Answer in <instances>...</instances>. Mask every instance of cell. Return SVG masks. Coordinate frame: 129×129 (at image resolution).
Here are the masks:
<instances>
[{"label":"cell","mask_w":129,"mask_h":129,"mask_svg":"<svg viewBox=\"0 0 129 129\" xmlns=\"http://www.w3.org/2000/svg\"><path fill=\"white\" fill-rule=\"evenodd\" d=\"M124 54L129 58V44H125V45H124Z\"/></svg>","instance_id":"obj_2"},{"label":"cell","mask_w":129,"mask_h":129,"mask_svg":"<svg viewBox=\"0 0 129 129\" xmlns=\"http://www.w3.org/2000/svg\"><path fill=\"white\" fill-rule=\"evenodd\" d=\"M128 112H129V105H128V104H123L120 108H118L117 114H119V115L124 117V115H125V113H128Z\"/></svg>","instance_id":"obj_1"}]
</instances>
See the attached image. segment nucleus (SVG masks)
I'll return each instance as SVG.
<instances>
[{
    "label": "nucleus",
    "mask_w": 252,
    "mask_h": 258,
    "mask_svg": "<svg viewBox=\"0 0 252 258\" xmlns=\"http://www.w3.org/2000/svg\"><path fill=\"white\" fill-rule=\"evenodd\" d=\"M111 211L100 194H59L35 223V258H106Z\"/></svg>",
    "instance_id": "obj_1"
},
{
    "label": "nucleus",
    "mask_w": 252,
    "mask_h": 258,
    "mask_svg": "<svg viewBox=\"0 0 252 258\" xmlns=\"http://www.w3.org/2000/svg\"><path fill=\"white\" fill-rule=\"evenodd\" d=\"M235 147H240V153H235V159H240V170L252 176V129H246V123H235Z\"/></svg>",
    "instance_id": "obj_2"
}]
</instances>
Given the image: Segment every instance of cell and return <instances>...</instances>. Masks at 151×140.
┄┄┄┄┄┄┄┄┄┄┄┄┄┄┄┄┄┄┄┄
Task prompt: Copy the listing above, switching "SVG masks" to "SVG outlines" and leaving everything else as it is.

Reply to the task:
Answer in <instances>...</instances>. Mask every instance of cell. Return SVG outlines. Coordinate frame: 129×129 (at image resolution).
Here are the masks:
<instances>
[{"label":"cell","mask_w":129,"mask_h":129,"mask_svg":"<svg viewBox=\"0 0 129 129\" xmlns=\"http://www.w3.org/2000/svg\"><path fill=\"white\" fill-rule=\"evenodd\" d=\"M124 54L129 58V44H125V45H124Z\"/></svg>","instance_id":"obj_2"},{"label":"cell","mask_w":129,"mask_h":129,"mask_svg":"<svg viewBox=\"0 0 129 129\" xmlns=\"http://www.w3.org/2000/svg\"><path fill=\"white\" fill-rule=\"evenodd\" d=\"M128 112H129V105H128V104H123L120 108H118L117 114H119V115L124 117V115H125V113H128Z\"/></svg>","instance_id":"obj_1"}]
</instances>
See the attached image. segment nucleus (SVG outlines)
I'll return each instance as SVG.
<instances>
[{
    "label": "nucleus",
    "mask_w": 252,
    "mask_h": 258,
    "mask_svg": "<svg viewBox=\"0 0 252 258\" xmlns=\"http://www.w3.org/2000/svg\"><path fill=\"white\" fill-rule=\"evenodd\" d=\"M111 211L100 194H59L35 223V258H106Z\"/></svg>",
    "instance_id": "obj_1"
},
{
    "label": "nucleus",
    "mask_w": 252,
    "mask_h": 258,
    "mask_svg": "<svg viewBox=\"0 0 252 258\" xmlns=\"http://www.w3.org/2000/svg\"><path fill=\"white\" fill-rule=\"evenodd\" d=\"M235 147H240V153H235V159H240V170L252 176V129H246V123H235Z\"/></svg>",
    "instance_id": "obj_2"
}]
</instances>
Given the image: Segment every instance of cell and return <instances>...</instances>. Masks at 151×140.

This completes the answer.